Paul Elisha: A World Made Safe For Differences

We have come to that point in our nationhood, where our cohesion is at serious risk.  To paraphrase John Dunne, no one of us is an island, entire to itself; everyone is a part of the main, because we are all involved in humankind.  He was right, because in Latin, ‘homo’ translates as a male or female person or fellow creature.  Yet, despite all of our inclusive rhetoric, there are still those among us, who would reverse the democratic process in this fragile democracy to the most despicable meaning of “State’s Rights,” in which those of color are excluded and denied inclusion, except as sub-human members of the work-herd, as the ‘State’s-Right’ politicos once considered them.

To undo the hindrance to which they would condemn us, we should recall that its founder also believed, as he stated in 1774, that: “The God who gave us life, gave us liberty at the same time.”  He proved the theory,  that our future depended on all of us, by including former slaves in his own family, with the inheritance of all rights and rewards.

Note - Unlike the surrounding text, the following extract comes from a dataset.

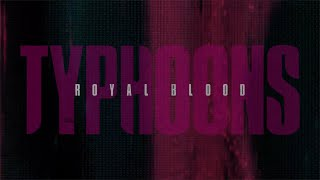 Royal Blood - Typhoons (Official Audio)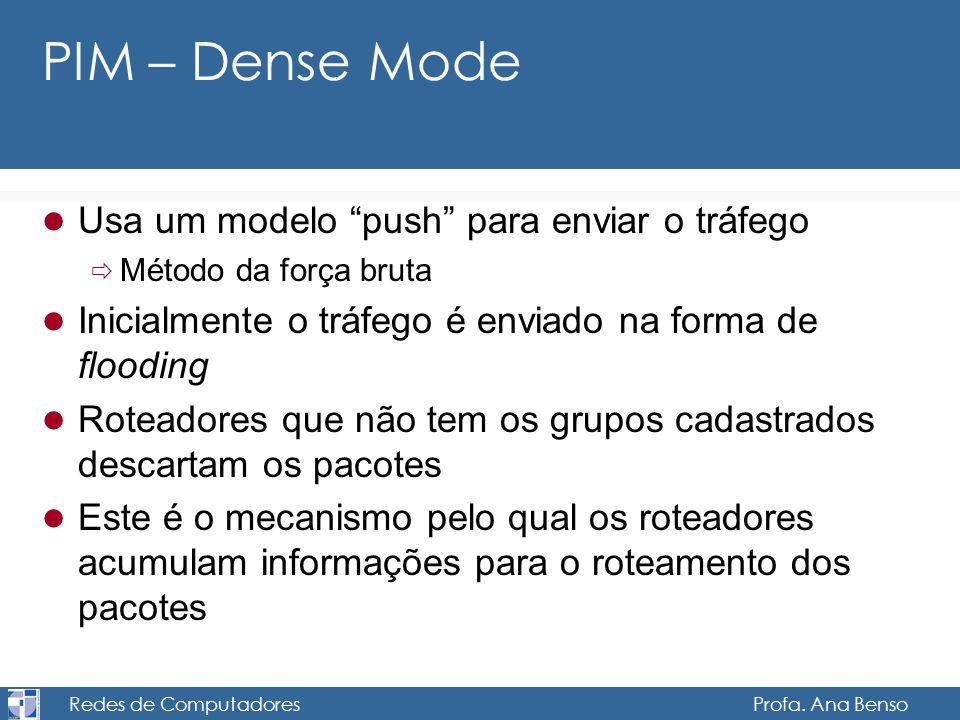 Redes de Computadores Profa. Ana Benso PIM – Dense Mode Usa um modelo push para enviar o tráfego Método da força bruta Inicialmente o tráfego é enviad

As Ruth Fulton Benedict noted in her research, part of which was included in a speech to the New York State Legislature, “Those who helped to build our culture are not of one race.  The tough-minded respect difference; their goal is a world made safe for differences.”  Our cohesion now rests on resolving differences that are far greater than skin-deep.  We need to rescue this republic from the reckless leadership of illiterates, who are only conversant with such three-letter words as ‘gas,’ ‘oil’ and ‘war’ and have sent too many of our most productive citizenry to corner the market on them.  The best thing such self-serving profiteers could do for this country, now, is to die for it.  Alas, they only know how to send others to do this, so they can amass still greater power and profit.

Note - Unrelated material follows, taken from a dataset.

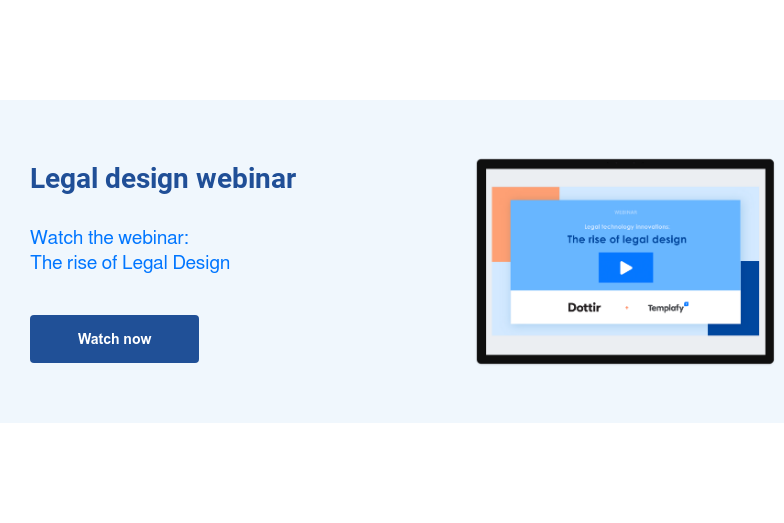Legal design webinar  Watch the webinar:  The rise of Legal Design Watch now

 In his recent prize-winning biography of George Washington, the nation’s first Chief-Executive and Jefferson’s opposite, as the proponent of a “strong central government,” Historian Harlow Giles Unger notes that after days of debate, even Washington agreed that in this democratic republic, his appropriate title should be merely: “Mr. President” and with that, both sides in the continuing ferment that divided them, got on with the many bedeviling differences that confronted them.  What confronts us now is still what awaits resolution and it still needs all of us together to solve it.  A world of many colors, languages and beliefs is watching and awaiting our answer.  Some pray that we’ll fail.  Most want and need for us to succeed.  Whether it’s with a ‘Mr.’ or ‘Madam’ President, of what ever color, we must show them that we can.